Am Apfel kommt wohl niemand vorbei. Schon zu Beginn der Menschheit konnten sich Adam und Eva nicht verkneifen, herzhaft in das runde Obst hineinzubeißen. Dem Pinzgau des 18. Jahrhunderts verordnete Kaiserin Maria Theresia den Anbau von Streuobstwiesen und legte damit den Grundstein für eine Apfelkultur in der Alpenregion. Sorten wie „Zwiebler“, „Borsdorfer“ oder „Spritzling“ wurden über Generationen hinweg in Bramberg oder Niedernsill angebaut – was den Apfel auch für Christian Vötter unumgänglich machte.
Zusammen mit seiner Frau Susanna Vötter-Dankl sitzt dieser nämlich Tauriska vor, einem Verein, der sich für die Bewahrung und Entwicklung der Oberpinzgauer Kultur einsetzt. Sie wollen das Selbstbewusstsein der Region stärken, indem sie alte Traditionen, Wissen und Fertigkeiten vor dem Vergessen bewahren. „Sobald eine Tradition zwei Generationen zurückliegt, gilt sie als verloren“, erklärt Christian Vötter. „Unser Ziel ist, verschollenes Wissen wiederaufzugreifen und an unsere heutige Lebenswelt anzupassen.“ Die Projekte, die sie dabei in den letzten 30 Jahren angeschoben und begleitet haben, fallen sehr unterschiedlich aus: Aus ihrem Hauptquartier, dem historischen Kammerlander Stall heraus organisieren sie Mundartlesungen genauso wie sie versuchen, ein Regionalgeld einzuführen. Oder sie widmen sich – sehr umfassend – dem Oberpinzgauer Apfel. Dem ist dank ihrer Initiative nicht nur ein eigener Obstlehrgarten gewidmet, es bekommt auch jeder Bramberger und Neukircher Mittelschüler einen eigenen Apfelbaum geschenkt. Über vier Jahre hinweg kann er ihn im Schulgarten pflegen, bevor er ihn zum Abschluss mitnehmen darf, was viele auch tun. „Ein eigener Baum ist eben schon eine Ansage“, sagt Christian Vötter lachend. Das aufwendigste Apfel-Projekt von Tauriska ist jedoch ein anderes. Mit dem Gartenbauverein Bramberg betreiben die Vötters seit über zehn Jahren eine offene Obstpresse.
────────────────
▶ **Aufgaben**
1. Nennen Sie alle Apfelsorten, die im Text über den Oberpinzgauer Apfel namentlich aufgeführt werden.
2. Schreiben Sie aus dem Text über den Oberpinzgauer Apfel alles von „Am Apfel kommt“ bis hinunter zu „Vötter unumgänglich machte.“ genau ab.

▶ **Datensätze**
────────────────
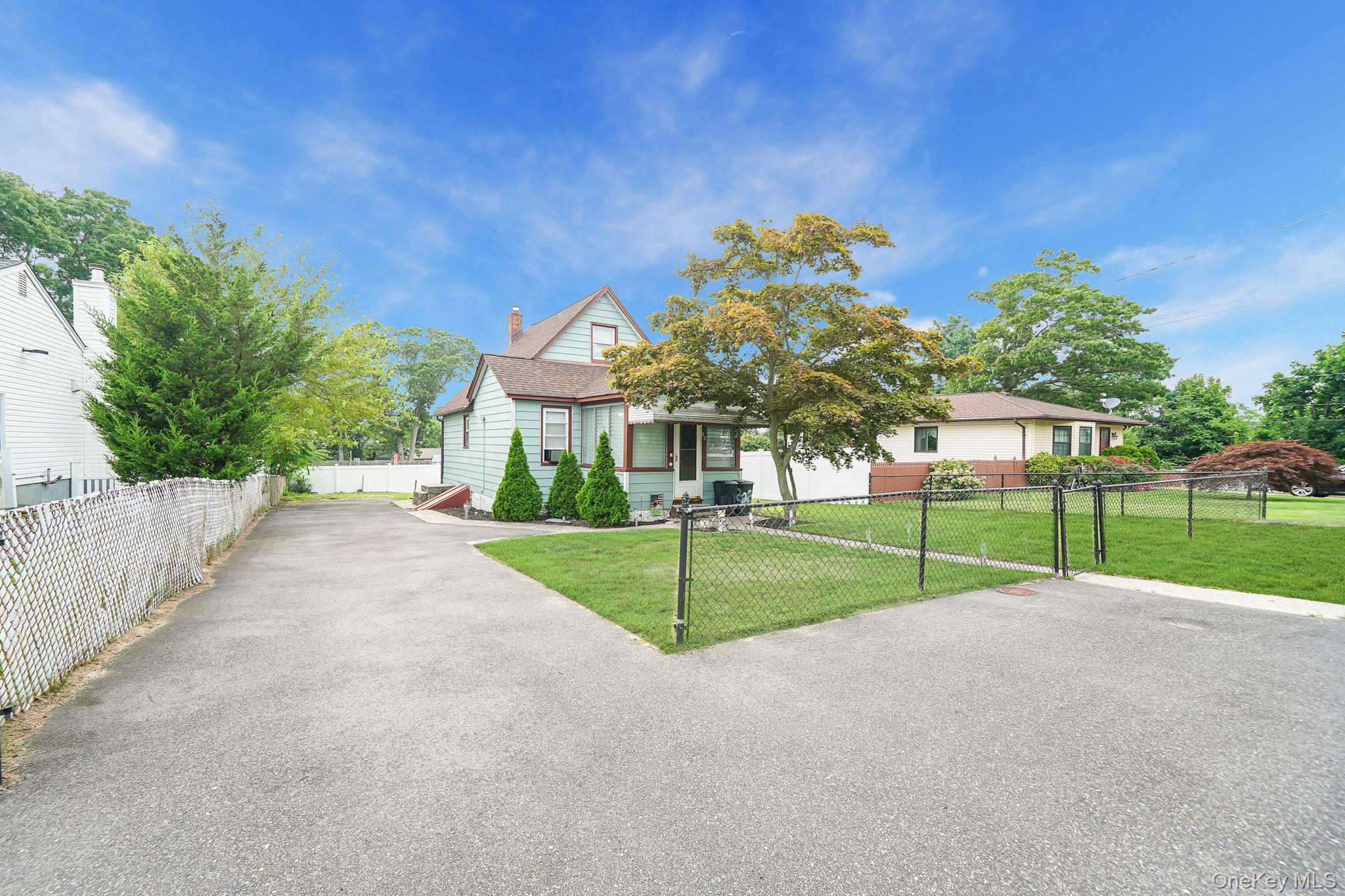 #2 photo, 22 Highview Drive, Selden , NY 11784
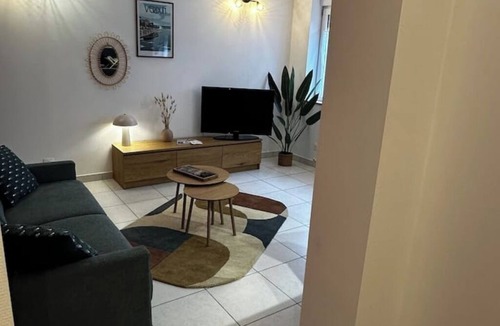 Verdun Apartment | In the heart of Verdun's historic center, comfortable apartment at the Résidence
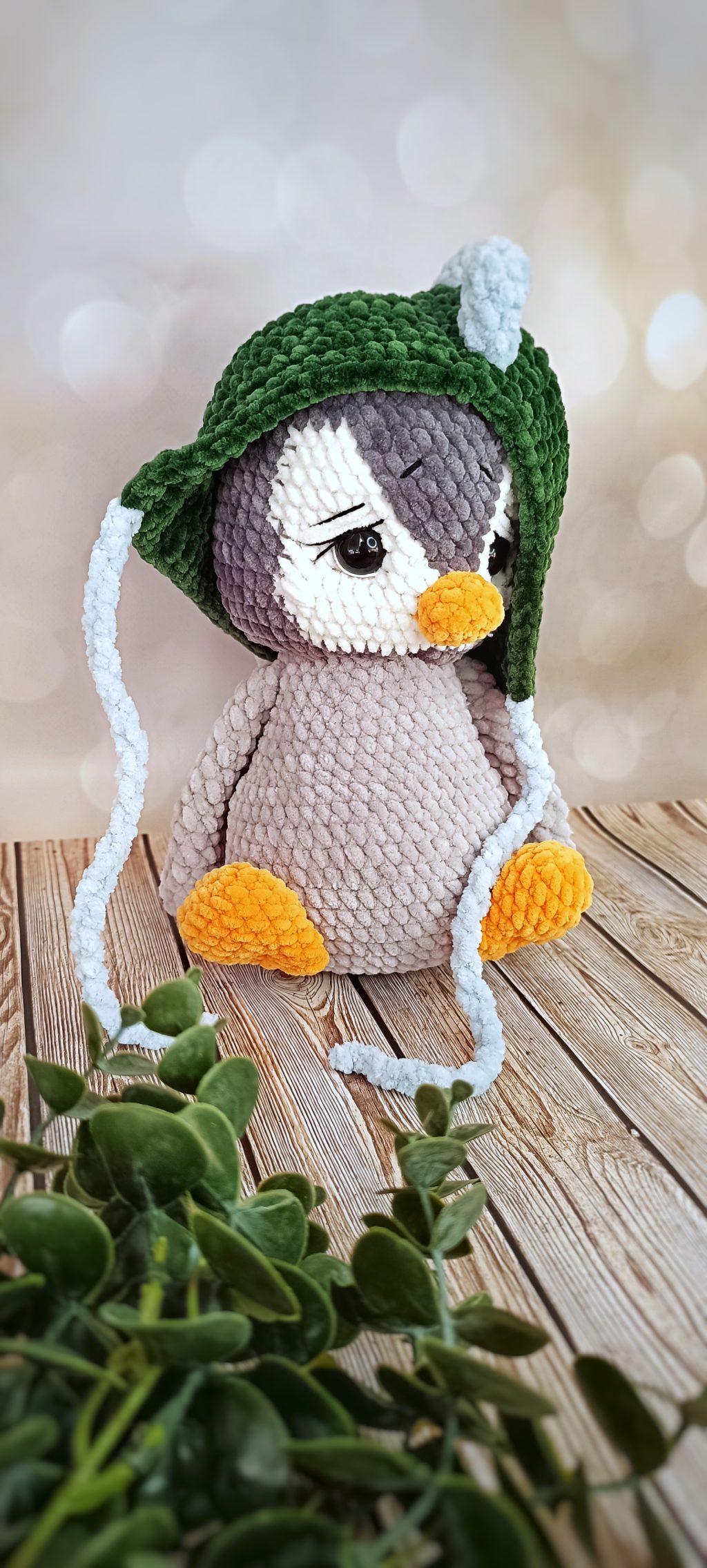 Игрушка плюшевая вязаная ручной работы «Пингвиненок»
────────────────
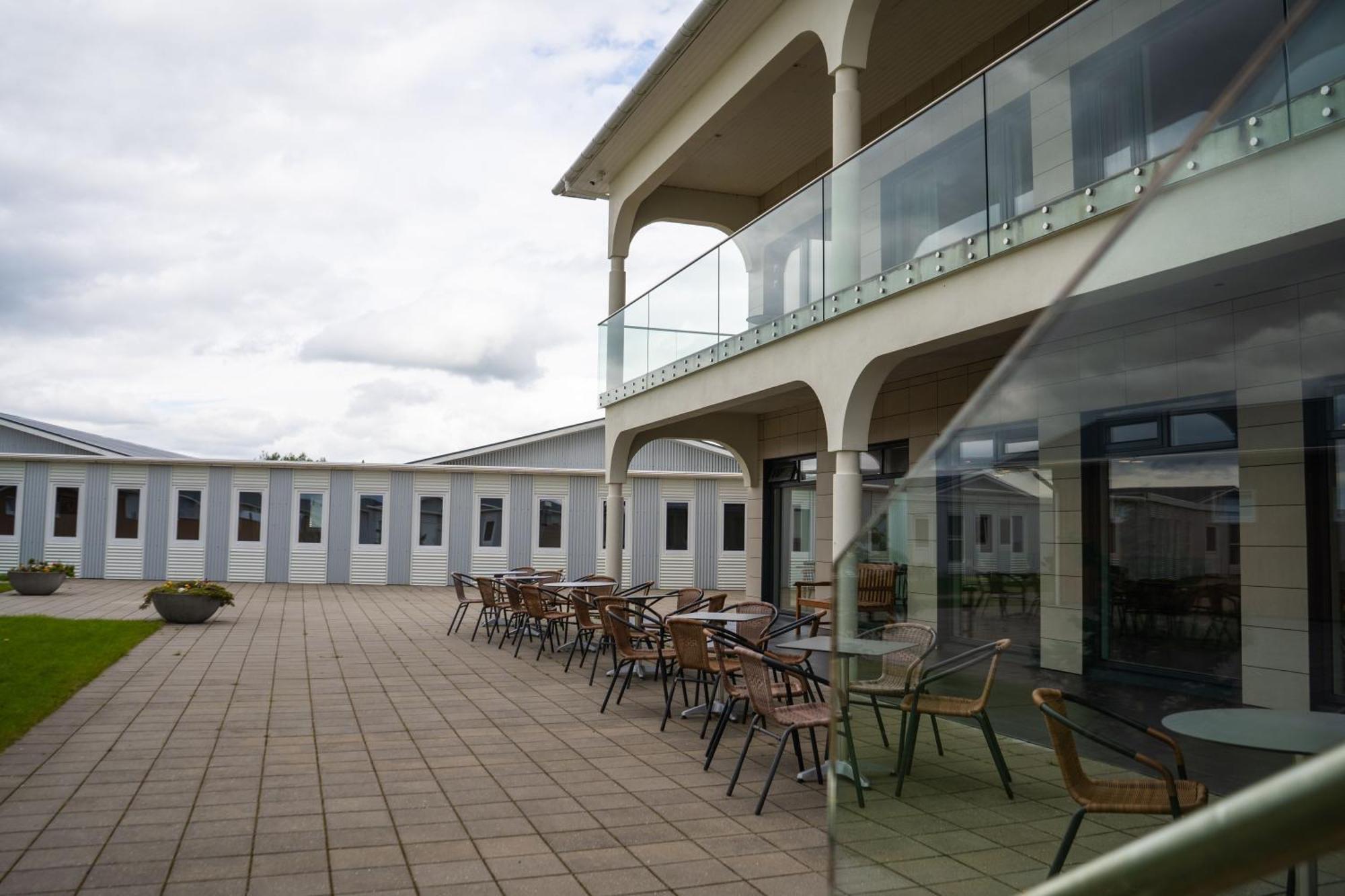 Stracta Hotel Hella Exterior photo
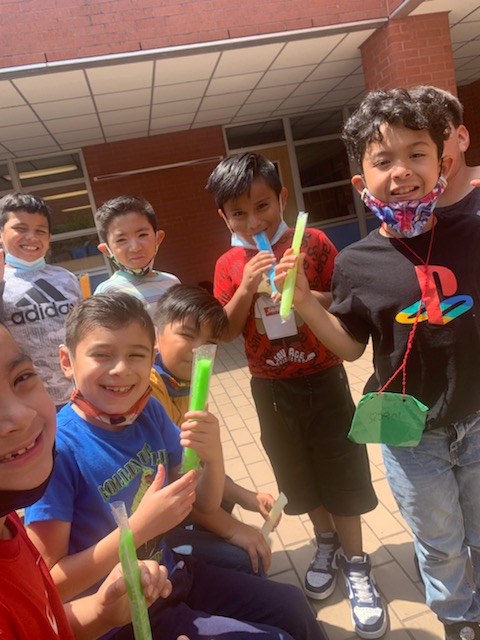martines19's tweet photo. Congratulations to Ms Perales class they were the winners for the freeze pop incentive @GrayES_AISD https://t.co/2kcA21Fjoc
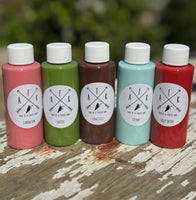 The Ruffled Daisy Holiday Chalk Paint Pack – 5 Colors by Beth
────────────────
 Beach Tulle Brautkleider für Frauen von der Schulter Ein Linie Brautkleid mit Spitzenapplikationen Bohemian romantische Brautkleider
────────────────
▶ **Lösungen**
1. Zwiebler, Borsdorfer, Spritzling

2.
Am Apfel kommt wohl niemand vorbei. Schon zu Beginn der Menschheit konnten sich Adam und Eva nicht verkneifen, herzhaft in das runde Obst hineinzubeißen. Dem Pinzgau des 18. Jahrhunderts verordnete Kaiserin Maria Theresia den Anbau von Streuobstwiesen und legte damit den Grundstein für eine Apfelkultur in der Alpenregion. Sorten wie „Zwiebler“, „Borsdorfer“ oder „Spritzling“ wurden über Generationen hinweg in Bramberg oder Niedernsill angebaut – was den Apfel auch für Christian Vötter unumgänglich machte.